Let $A$, $B$ denote subsets of a space $X$. Determine whether the following equation holds: $$\overline {A - B} = \overline A - \overline B.$$ If it fails, determine whether one of the inclusions $\supset$ or $\subset$ holds.
This exercise was very difficult for me. I tried the following way.
Let $A^\prime$ be the set of all the limit points of $A$ that not belong to $A$; that is, $A \bigcap A^\prime = \varnothing$. Let $B^\prime$ be the set of all the limit points of $B$ that not belong to $B$; that is, $B \bigcap B^\prime = \varnothing$. By last, let $C$ be the set of all the limit points of $A - B$ that not belong to $A - B$; then, $(A - B) \bigcap C = \varnothing$.

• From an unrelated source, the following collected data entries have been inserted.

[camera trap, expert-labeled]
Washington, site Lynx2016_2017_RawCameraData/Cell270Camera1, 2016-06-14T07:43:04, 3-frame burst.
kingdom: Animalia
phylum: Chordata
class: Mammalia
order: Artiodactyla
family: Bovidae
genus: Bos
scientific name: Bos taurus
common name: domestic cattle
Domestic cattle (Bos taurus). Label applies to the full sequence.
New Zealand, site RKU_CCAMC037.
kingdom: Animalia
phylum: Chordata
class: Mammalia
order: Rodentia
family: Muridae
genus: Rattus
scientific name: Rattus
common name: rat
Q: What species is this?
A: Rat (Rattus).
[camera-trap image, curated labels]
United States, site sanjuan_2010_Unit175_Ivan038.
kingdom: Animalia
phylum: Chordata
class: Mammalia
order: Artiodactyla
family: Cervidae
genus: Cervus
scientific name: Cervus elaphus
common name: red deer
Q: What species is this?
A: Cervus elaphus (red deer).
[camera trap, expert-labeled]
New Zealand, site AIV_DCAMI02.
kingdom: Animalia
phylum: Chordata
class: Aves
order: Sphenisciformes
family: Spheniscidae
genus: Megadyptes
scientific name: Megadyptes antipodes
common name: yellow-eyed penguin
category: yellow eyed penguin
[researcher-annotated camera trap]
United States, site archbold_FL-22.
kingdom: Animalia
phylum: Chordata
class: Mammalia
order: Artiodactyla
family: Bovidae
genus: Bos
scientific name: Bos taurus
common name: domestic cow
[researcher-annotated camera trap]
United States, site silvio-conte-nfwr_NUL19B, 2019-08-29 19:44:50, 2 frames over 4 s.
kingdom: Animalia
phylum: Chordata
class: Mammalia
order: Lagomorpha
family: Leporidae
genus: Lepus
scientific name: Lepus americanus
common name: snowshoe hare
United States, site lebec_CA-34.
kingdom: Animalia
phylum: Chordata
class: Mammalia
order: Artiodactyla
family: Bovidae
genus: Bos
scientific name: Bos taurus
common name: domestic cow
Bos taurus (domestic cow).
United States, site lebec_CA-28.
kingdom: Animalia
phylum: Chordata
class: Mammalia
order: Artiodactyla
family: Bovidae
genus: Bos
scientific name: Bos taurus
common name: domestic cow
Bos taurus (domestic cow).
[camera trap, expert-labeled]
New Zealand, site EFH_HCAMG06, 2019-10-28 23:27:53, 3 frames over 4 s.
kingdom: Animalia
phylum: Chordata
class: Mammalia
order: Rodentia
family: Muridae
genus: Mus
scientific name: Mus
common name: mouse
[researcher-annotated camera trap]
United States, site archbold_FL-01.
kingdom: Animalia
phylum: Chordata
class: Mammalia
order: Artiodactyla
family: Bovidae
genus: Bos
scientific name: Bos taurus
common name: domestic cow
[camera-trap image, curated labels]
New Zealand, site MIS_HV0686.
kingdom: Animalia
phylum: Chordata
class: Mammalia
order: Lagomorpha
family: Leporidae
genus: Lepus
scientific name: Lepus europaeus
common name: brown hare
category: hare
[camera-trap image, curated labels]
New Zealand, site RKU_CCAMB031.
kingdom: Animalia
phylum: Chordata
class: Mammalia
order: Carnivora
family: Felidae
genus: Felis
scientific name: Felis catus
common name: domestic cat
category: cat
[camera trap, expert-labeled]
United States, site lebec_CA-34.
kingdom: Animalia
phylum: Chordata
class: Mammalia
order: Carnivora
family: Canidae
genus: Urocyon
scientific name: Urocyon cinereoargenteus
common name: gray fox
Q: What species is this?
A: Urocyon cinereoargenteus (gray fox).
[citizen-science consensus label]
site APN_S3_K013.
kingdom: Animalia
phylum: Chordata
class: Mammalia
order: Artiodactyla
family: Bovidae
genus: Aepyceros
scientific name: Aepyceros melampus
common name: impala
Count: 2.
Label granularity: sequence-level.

We proceed by contradiction. We have that $\overline A - \overline B = (A \bigcup A^\prime) - (B \bigcup B^\prime)$. Assume that there exists a point $x$ such that $x \in (\overline A - \overline B)$, but $x \not\in \overline {A - B}$. Then, the point $x$ does not belong neither to $B$ nor to $B^\prime$, because in such case $x$ would not belong to $\overline A - \overline B$. Besides, it can not belong to $A$ either, because in this case it would also belong to $\overline {A - B}$. Assume that $x \in A^\prime$; in such case, $x$ is one of the limit points of $A$ that not belong to $A$. Now, $x \not\in C$, because in this case it would also be in $\overline {A - B}$, which contradicts our initial hypothesis. But, to explain that $x \not\in C$, it is necessary to assume that $B$ extract from $A$ a subset which does not contain $x$, but it has $x$ as limit point. In such case, $x$ would be a limit point of $B$ as well, and this implies $x \in B$ or $x \in B^\prime$, contradicting our prior assertion. Therefore, it is not possible that $x \in (\overline A - \overline B)$ and $x \not\in \overline {A - B}$. It follows that $\overline {A - B} \supset \overline A - \overline B$.
I'm not sure of this proof. Someone can tell me if there is another way of solving it? Thanks.
Example of non-equality.
Let $(0, 2)$ and $(1, 3]$ be intervals in $\mathbb{R}$. Then, the difference between the intervals is $(0, 1]$, and the closure of the difference is $[0, 1]$. On the other hand, the closures of the intervals $(0, 2)$ and $(1, 3]$ are $[0, 2]$ and $[1, 3]$, respectively. Consequently, the difference between closures is $[0, 1) \ne [0, 1]$.